Spatial items linked to images
+--

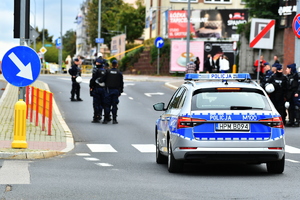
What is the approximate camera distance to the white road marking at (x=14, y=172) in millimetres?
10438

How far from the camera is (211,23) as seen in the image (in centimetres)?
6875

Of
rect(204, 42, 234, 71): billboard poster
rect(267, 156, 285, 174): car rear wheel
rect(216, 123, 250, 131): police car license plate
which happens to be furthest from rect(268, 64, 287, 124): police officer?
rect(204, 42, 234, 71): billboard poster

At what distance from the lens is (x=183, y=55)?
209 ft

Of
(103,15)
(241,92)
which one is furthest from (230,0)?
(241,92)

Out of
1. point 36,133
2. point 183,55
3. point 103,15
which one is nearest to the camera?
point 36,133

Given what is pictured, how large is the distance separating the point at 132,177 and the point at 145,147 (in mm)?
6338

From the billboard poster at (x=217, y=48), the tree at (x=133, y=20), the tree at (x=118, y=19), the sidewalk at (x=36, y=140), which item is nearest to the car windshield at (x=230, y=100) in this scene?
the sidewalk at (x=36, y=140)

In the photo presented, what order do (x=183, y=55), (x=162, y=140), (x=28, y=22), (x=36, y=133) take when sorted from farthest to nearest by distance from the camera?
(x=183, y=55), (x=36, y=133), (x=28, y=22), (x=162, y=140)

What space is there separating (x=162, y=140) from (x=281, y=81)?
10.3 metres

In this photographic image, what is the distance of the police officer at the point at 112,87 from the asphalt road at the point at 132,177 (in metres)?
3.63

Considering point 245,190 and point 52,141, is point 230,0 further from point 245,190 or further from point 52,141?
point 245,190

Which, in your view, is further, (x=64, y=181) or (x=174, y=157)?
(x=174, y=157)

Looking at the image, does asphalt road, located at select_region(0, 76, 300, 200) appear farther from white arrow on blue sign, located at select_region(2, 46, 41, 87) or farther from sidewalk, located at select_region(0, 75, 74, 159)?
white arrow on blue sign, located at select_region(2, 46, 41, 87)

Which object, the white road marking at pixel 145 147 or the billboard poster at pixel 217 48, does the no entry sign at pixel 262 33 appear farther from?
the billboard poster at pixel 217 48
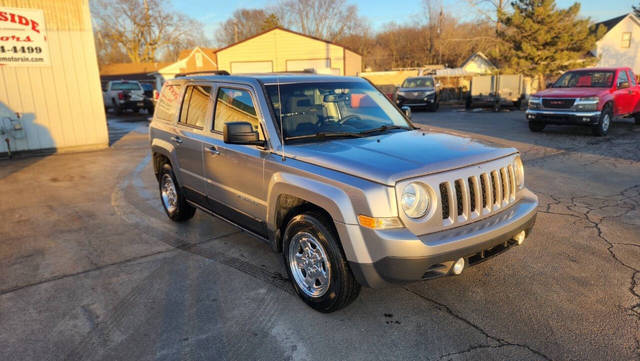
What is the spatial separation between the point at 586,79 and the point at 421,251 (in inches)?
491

+--

*WHAT TO DO*. Format the lines as a JSON list of strings, one string per line and blank lines excluded, starting at the line containing "Given what is" and running through the line containing "(x=183, y=55), (x=36, y=133), (x=28, y=22), (x=162, y=140)", both included. Cover only those lines.

*EXERCISE RESPONSE*.
[
  "Given what is pictured, how large is the distance separating the point at 132,177 and the point at 145,147 (in mm)?",
  "6338",
  "From the billboard poster at (x=217, y=48), the tree at (x=133, y=20), the tree at (x=118, y=19), the sidewalk at (x=36, y=140), which item is nearest to the car windshield at (x=230, y=100) in this scene?",
  "the sidewalk at (x=36, y=140)",
  "In the photo presented, what order do (x=183, y=55), (x=162, y=140), (x=28, y=22), (x=36, y=133) take when sorted from farthest to nearest by distance from the camera?",
  "(x=183, y=55), (x=36, y=133), (x=28, y=22), (x=162, y=140)"
]